Threats, veiled or otherwise, are the new language of customer service. It seems like the only way to get anything done. I don't relish having to threaten anyone, but how else can you get through to someone who's running you around on something?
After all, most of these people have policies and laws on their side. All we have is our wallets -- and even then, they've got a pretty tight grip on our wallets themselves via lovely practices like cancellation fees, service fees, usage fees, I-Bet-You-Won't-Notice-This fees, Just Because fees, Whether-You-Use-It-Or-Not fees, etc.
Some of this I would expect to have gotten much easier by now. Take the first story I mentioned up above. Why should anyone have to muck around with snail mail and fax machines anymore when we've got Web 2.0? Why do some places not allow you to pay with a debit card, but they'll accept a check? It all comes from the same place, so what's the difference?
And when technology is brought in, it doesn't solve any problems. It just shifts around the old problems, like a kid trying to disguise the fact that he hasn't eaten any damn vegetables. The primary example I can think of here is the self-checkout line at the grocery store. It seldom gets me out of the store any quicker because most people don't know how to use the little robot buggers. I can. What's my secret? I used to be a grocery clerk, and when I quit that job I assumed I'd never have to do it again -- how wrong I was!
I guess we don't have much choice but to take the route my relative went with. Get all shouty and screamy and red-faced like Paul Giamatti.
I share my relative's frustration. Because I'm not a mean guy by nature. I used to be polite with people, but that was before I discovered that the only way to get any kind of satisfaction on your problem is to be an even more colossal prick than the jerk who was apparently tasked with the assignment of helping you as little as possible.
What other weapons do we have to keep us ?
Well first off my best advice to anyone on the phone is to mash the "0" button until a person appears. But let's get a little more creative than that.
I used to have this high school teacher who we all thought was a little off his eggs, but he talked to us once about haggling. He said it was all right to haggle over the price of just about any good or service. Not just cars, but stuff like the price of menu items at restaurants or a pair of shoes at Foot Locker. Like I said, we thought he was nuts, but maybe he was just ahead of his time?
I remember my first experience at haggling. I just felt silly standing there in a crowded, over-hot marketplace in Montego Bay, Jamaica, trying to talk a local into shaving off a few dollars from the price of some coffee and cigars. This was supposed to be entertaining in some way? There's only so many moves you can make when you're haggling -- up or down.
Maybe I lack creativity in this respect, or maybe we all need to get a little more creative.

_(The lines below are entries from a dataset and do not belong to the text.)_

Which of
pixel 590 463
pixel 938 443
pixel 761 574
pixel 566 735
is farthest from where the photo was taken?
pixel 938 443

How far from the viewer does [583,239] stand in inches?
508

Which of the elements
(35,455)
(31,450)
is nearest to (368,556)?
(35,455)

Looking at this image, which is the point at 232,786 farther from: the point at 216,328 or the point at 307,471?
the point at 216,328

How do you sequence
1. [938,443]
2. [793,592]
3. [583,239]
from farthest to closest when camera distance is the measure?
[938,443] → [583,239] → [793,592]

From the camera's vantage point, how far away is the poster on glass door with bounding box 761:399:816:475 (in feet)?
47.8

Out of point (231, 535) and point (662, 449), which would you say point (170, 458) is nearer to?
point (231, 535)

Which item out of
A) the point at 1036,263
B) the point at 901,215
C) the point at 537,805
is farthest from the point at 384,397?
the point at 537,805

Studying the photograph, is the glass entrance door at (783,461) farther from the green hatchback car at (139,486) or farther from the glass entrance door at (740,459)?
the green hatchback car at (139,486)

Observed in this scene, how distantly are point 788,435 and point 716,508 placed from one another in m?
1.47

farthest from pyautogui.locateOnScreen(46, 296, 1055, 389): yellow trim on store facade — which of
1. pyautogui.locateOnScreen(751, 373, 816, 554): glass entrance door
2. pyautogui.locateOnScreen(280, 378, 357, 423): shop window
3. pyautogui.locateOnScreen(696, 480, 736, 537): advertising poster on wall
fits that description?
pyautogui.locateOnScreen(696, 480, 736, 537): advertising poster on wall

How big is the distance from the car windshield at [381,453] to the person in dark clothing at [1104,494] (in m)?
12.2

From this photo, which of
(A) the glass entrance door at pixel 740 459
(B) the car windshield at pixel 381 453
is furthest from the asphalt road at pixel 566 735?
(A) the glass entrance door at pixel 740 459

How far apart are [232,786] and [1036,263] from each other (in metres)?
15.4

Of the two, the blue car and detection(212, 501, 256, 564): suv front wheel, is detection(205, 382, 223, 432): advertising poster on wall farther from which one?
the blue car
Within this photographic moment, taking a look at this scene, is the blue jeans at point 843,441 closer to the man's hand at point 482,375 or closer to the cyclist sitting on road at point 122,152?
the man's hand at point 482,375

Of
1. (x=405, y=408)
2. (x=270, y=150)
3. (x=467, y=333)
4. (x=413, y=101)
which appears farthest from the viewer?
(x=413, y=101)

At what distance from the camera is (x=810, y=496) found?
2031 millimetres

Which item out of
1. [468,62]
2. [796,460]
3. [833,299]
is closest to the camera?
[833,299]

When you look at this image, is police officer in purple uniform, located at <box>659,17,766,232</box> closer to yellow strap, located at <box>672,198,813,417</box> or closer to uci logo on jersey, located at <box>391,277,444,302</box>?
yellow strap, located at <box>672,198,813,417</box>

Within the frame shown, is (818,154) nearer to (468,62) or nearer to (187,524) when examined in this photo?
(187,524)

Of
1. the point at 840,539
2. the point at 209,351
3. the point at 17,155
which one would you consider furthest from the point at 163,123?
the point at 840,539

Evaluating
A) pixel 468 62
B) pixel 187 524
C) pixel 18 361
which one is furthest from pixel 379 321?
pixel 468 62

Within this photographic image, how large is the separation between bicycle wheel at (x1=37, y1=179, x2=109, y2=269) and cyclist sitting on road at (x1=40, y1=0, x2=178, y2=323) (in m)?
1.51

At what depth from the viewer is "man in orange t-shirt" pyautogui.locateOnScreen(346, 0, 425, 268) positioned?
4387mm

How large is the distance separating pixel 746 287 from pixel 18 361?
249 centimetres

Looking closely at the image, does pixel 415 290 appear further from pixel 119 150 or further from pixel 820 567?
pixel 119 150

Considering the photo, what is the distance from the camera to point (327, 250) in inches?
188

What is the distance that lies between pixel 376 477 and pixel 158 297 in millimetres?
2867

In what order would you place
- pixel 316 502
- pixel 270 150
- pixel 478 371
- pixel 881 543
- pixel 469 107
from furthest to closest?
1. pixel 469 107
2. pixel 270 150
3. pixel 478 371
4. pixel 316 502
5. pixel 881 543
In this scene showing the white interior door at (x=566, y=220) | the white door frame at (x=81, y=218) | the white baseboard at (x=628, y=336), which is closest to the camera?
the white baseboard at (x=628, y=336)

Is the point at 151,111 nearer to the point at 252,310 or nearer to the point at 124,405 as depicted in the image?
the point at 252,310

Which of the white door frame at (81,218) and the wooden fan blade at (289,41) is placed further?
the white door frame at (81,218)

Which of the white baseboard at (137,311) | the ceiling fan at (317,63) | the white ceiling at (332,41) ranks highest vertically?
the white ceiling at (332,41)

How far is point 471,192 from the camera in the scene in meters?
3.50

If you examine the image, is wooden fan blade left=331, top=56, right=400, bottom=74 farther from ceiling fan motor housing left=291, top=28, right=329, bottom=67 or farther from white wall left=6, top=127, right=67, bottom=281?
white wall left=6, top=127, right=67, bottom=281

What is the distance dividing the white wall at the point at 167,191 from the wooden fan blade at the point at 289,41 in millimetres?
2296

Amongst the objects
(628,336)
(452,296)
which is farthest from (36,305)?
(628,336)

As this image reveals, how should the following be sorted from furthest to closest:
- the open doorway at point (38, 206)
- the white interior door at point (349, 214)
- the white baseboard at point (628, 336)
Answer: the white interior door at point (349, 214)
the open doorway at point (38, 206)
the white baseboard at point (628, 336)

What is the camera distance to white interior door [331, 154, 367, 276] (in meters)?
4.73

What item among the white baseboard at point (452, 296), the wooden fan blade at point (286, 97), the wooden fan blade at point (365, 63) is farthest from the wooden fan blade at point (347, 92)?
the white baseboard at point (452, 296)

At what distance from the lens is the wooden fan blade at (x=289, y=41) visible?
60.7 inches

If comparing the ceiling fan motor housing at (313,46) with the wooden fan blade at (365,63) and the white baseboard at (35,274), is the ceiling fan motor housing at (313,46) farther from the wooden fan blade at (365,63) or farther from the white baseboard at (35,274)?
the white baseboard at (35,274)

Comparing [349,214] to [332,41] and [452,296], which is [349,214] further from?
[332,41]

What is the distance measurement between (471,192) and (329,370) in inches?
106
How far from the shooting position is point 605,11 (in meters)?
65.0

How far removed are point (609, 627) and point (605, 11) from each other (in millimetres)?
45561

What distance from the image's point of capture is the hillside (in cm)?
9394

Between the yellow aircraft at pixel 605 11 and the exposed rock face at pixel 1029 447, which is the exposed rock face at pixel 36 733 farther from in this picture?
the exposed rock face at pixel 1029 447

Hell, my own wife once haggled someone on the price of a propane grill, and that was at a Home Depot. A big-box retailer with thousands of stores. So why not?
What else can we do? Well, I for one have learned a few things just by talking to people online. I'm sure we might be able to swap some good tips in the comments section. So don't be shy with that.
I can't think of a lot that could fix this, but together maybe we can. Either way, something's gotta give.
I mean, what company still in business thinks it's a good idea to require you to call them up and shout them stupid and bargain back and forth with them just so they'll make good on what they promised you in the first place?
Other than the Democratic Party, I can't think of one.*
(*Hat tip to webranding and Gooserock for that last joke there. Heh.)